EXERCISE OBJECTIVE: For this exercise, write out the whole listing below exactly, omitting its images.

RECORD SET:

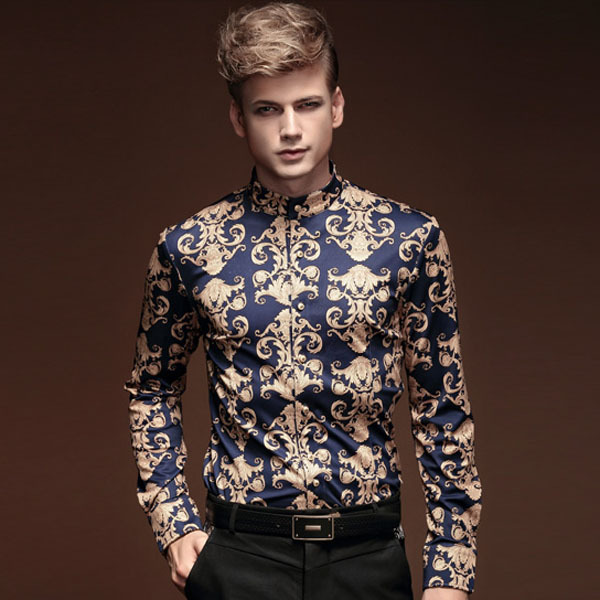 91d9c0692dc50 FanZhuan Free shipping new male 2015 autumn winter men clothes baroque  style long-sleeved men casual men shirt personality 14281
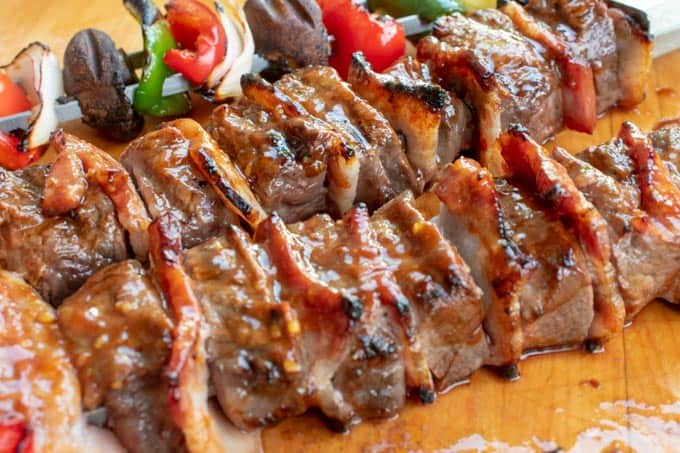 Steak kabobs grilled and ready to eat.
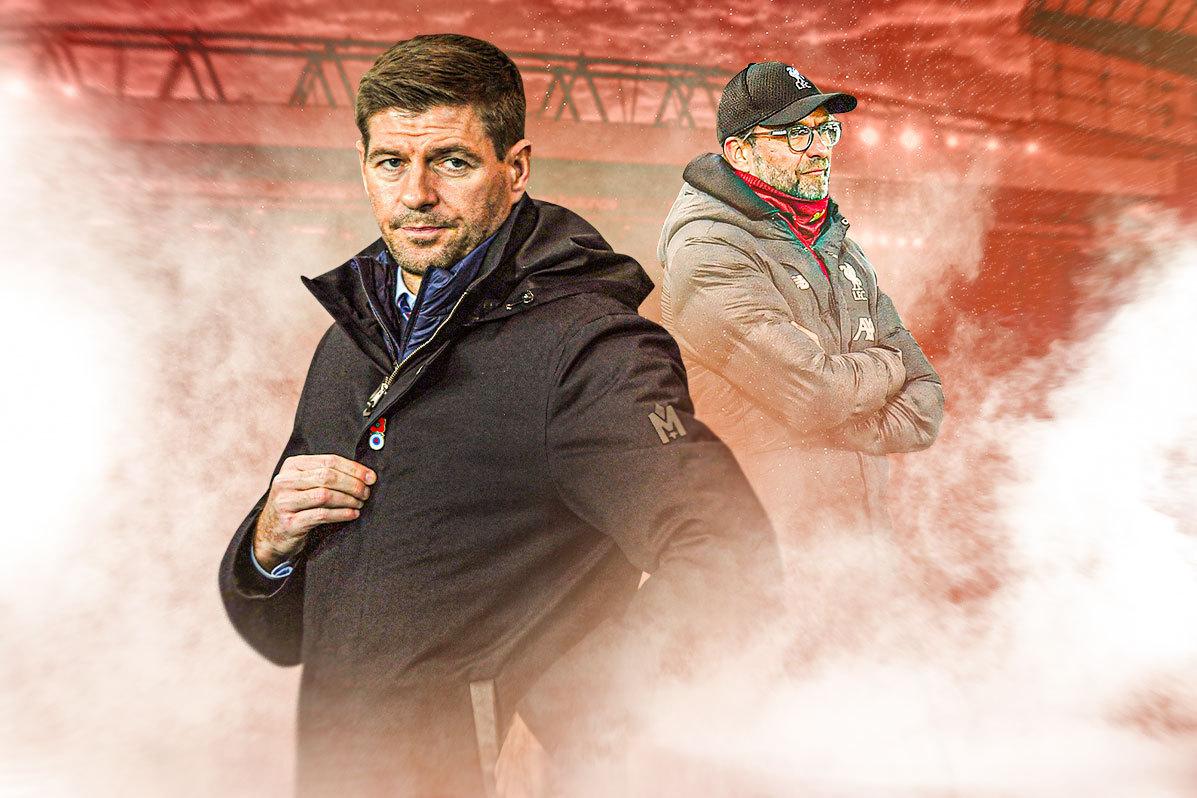Is Steven Gerrard The Heir Apparent To Jurgen Klopp As Liverpool Manager Bleacher Report Latest News Videos And Highlights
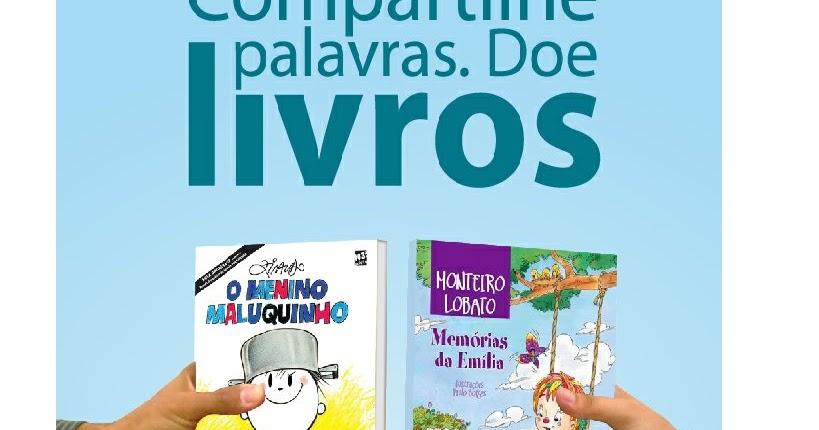 d8ca5d22b395e DOAÇÕES LITERÁRIAS NA ESTÁCIO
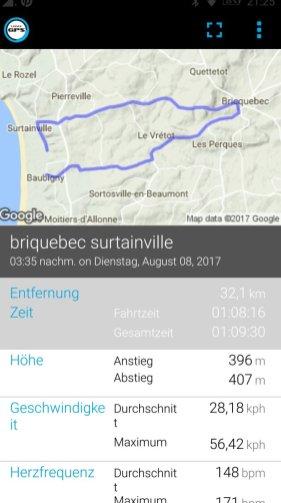 Routenübersicht auf dem Smartphone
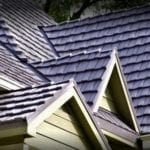 Roofing Questions Answered
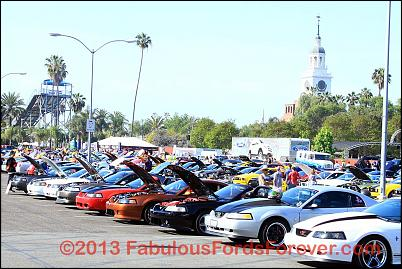Click image for larger version.  Name:IMG_9915_FFF2013.jpg Views:214 Size:197.4 KB ID:1390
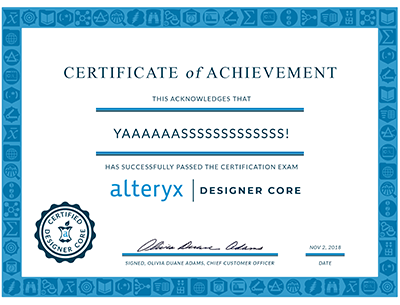 CORE CERTIFIED CERT_highlights.png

RESPONSE TO THIS EXERCISE:
 91d9c0692dc50 FanZhuan Free shipping new male 2015 autumn winter men clothes baroque  style long-sleeved men casual men shirt personality 14281
 Steak kabobs grilled and ready to eat.
Is Steven Gerrard The Heir Apparent To Jurgen Klopp As Liverpool Manager Bleacher Report Latest News Videos And Highlights
 d8ca5d22b395e DOAÇÕES LITERÁRIAS NA ESTÁCIO
 Routenübersicht auf dem Smartphone
 Roofing Questions Answered
Click image for larger version.  Name:IMG_9915_FFF2013.jpg Views:214 Size:197.4 KB ID:1390
 CORE CERTIFIED CERT_highlights.png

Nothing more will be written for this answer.